Speaker
Description
Capillary flow through porous media plays a crucial role in applications ranging from material science to biological systems. We are interested in quantifying the effect of hydrophobic defects in a heterogeneous wetting problem, which can for example occur in powder processing problems for food technologies [1]. In real-world applications such as the one mentioned before, the amount and spatial position of these defects is highly uncertain and quantifying their effect on the functionality, i.e. wettability and wetting dynamics of the composite is crucial in the design process for such applications.
Our model is a revision of the classical problem of liquid imbibition in a single pore, focusing on spatially varying wettability of the pore surface. For single pores consisting of two different hydrophilic materials, we recently found [2] that the order of materials matters for the wetting dynamics, leading to the shortest wetting times, when the liquid first completely passes the less wettable material, followed by the material with higher wettability. Extending these results to cases, where the less wettable material is even hydrophobic comes along with new, interesting questions.
Firstly, in contrary to considering two hydrophilic materials, the presence of hydrophobic defects can lead to a complete stoppage of the capillary rise under certain critical conditions.
Secondly, the complex dynamics of the dynamic contact angle as well as free surface oscillations make it harder to develop macroscopic ODE models for the overall wetting dynamics, which are available for the case with two hydrophilic materials, at least under some assumptions [2,3].

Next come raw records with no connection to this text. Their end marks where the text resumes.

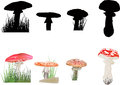 Fly agaric mushrooms collection isolated on white illustration with background Stock Image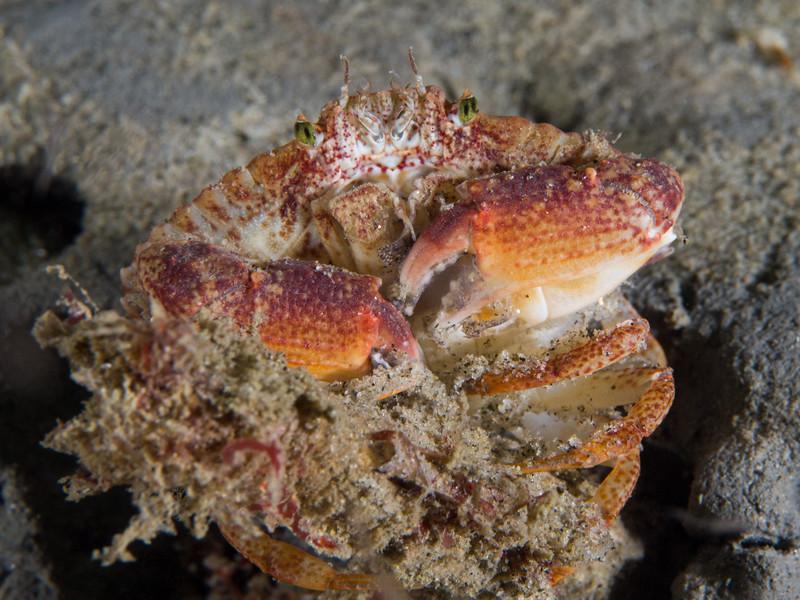 Juvenile graceful rock crab at La Jolla Shores.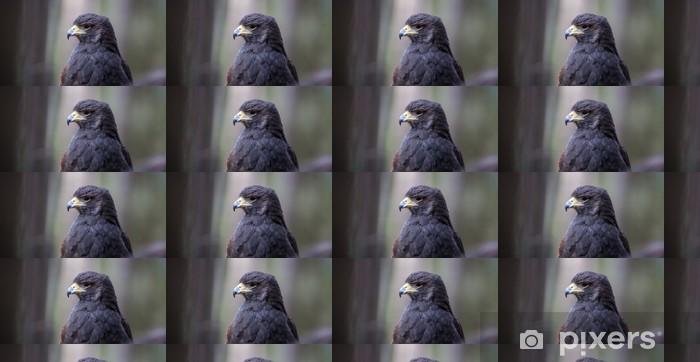 Tapeta na wymiar winylowa Harris Hawk - Ptaki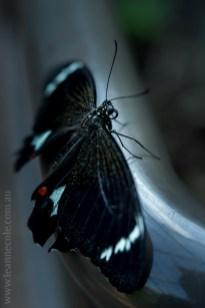 zoo-butterfly-house-lensbaby-velvet56-5749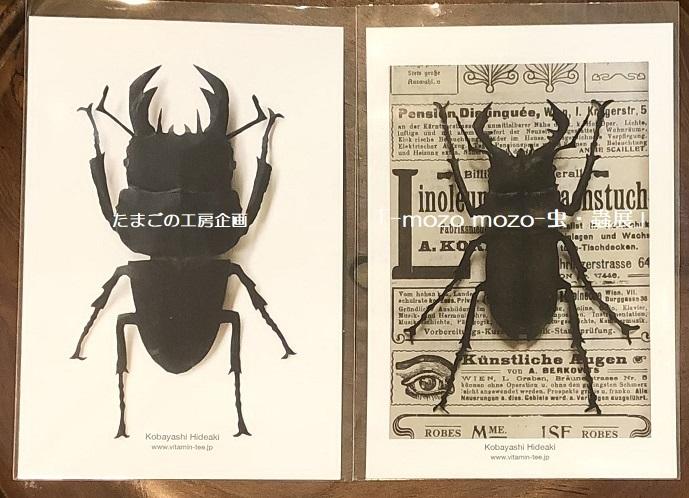 たまごの工房企画「-mozo mozo- 虫・蟲展」 その8_e0134502_19535546.jpg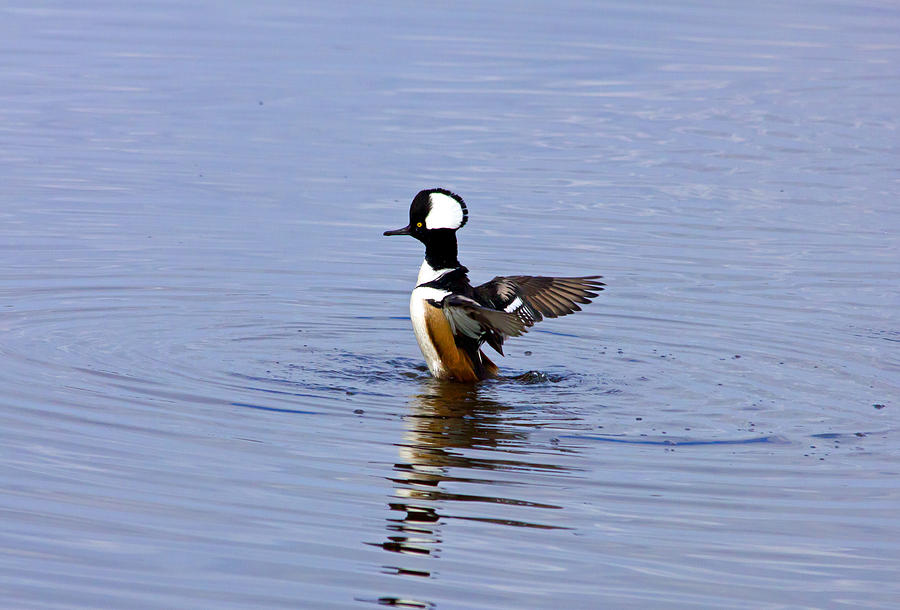 Hooded Merganser Photograph - Hooded Merganser by Wild Expressions Photography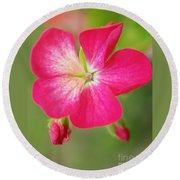 Hot Pink Geranium On A Brilliant Summer Day Round Beach Towel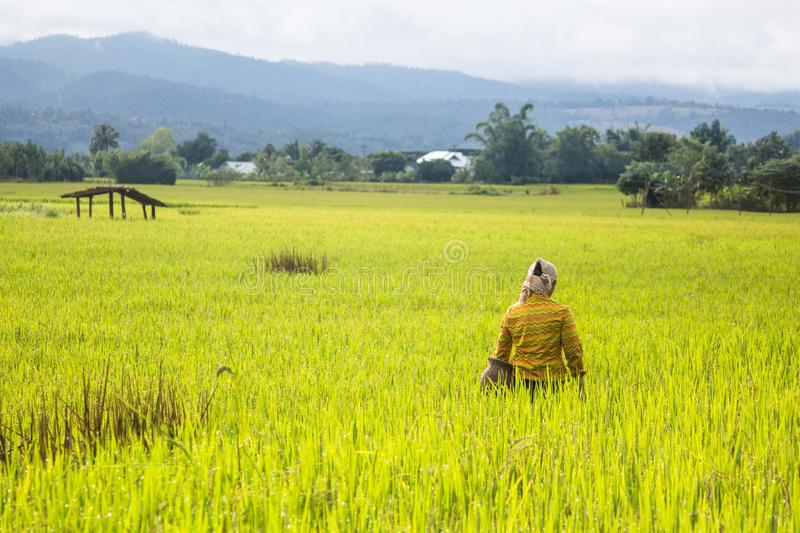 Farmer in rice field stock photography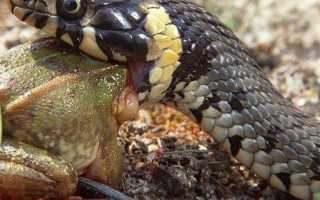 Серая змея с черной головой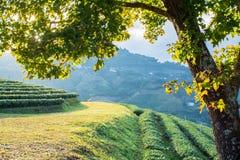 Esdoornboom op de heuvel Stock Foto's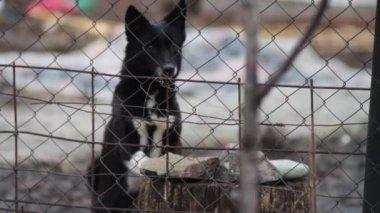Perro ladrando detrás de una valla — Vídeo de Stock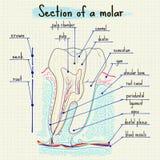 Структура человеческого зуба Стоковое Изображение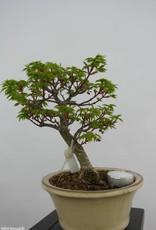 Bonsai Japanese maple shishigashira, Acer palmatum shishigashira, no. 6413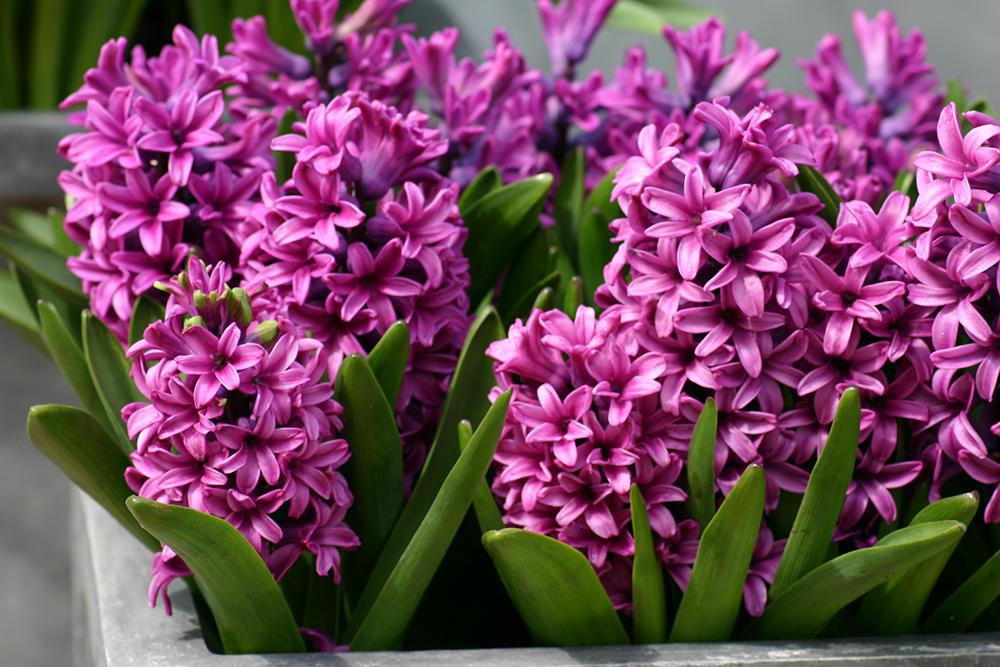 Dạ lan hương được cho vào list những loại cây không nên trồng trong nhà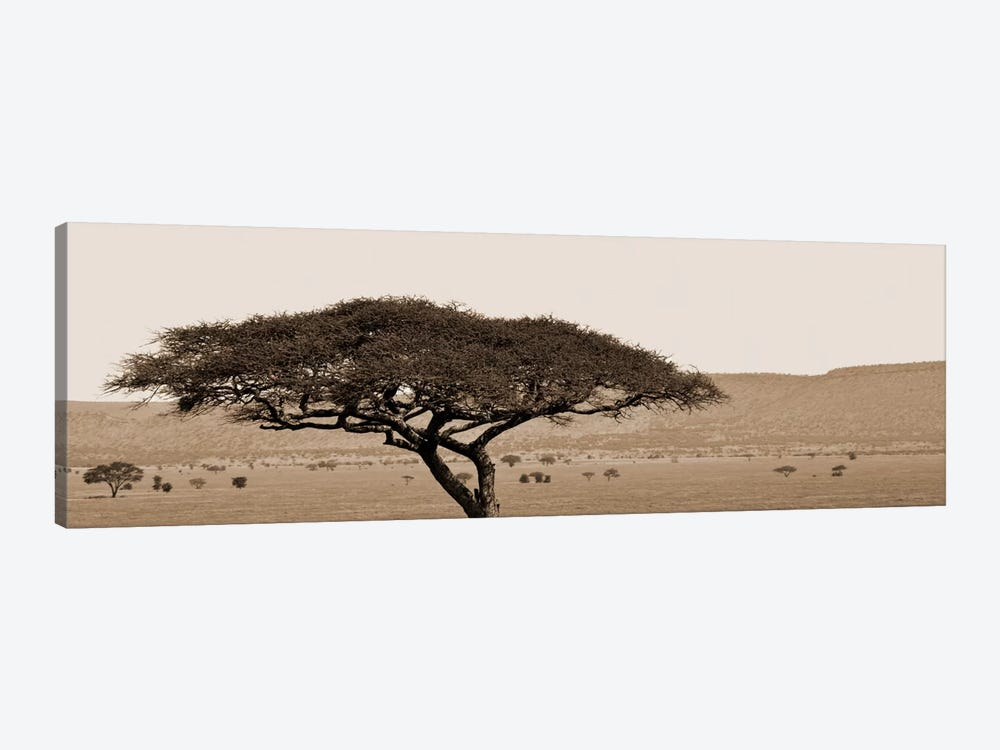 Serengeti Horizons I by Boyce Watt 1-piece Canvas Art Print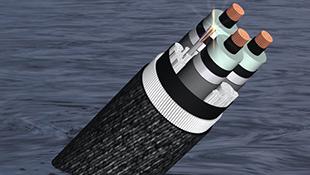 Cáp AAG sửa chữa 10 ngày: Viettel bổ sung dung lượng quốc tế
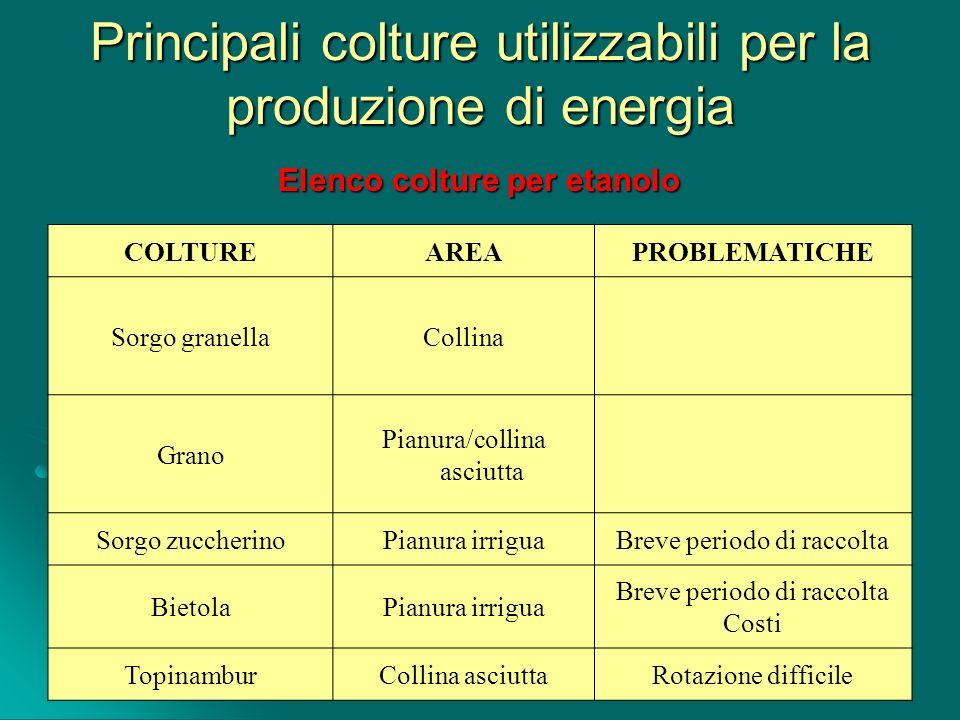 Principali colture utilizzabili per la produzione di energia COLTUREAREAPROBLEMATICHE Sorgo granellaCollina Grano Pianura/collina asciutta Sorgo zucch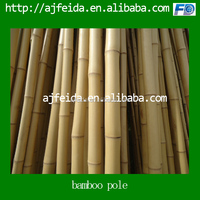 Raw and high quality bamboo pole.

For this reason, we need to rely on direct numerical simulations (DNS) of the capillary rise problem. Quantifying the effect of hydrophobic defects of unknown size distribution, number and position leads to a multidimensional forward UQ problem, so, regarding the computational expense of DNS simulations, classical sampling methods such as Monte Carlo quickly reach their limits. To circumvent this issue, we construct Polynomial Chaos-based surrogate responses to our simulations, subsequently enabling to define critical parameters for the wetting process under uncertain conditions. This ultimately aims at obtaining robust process designs in the numerous wetting-based technologies.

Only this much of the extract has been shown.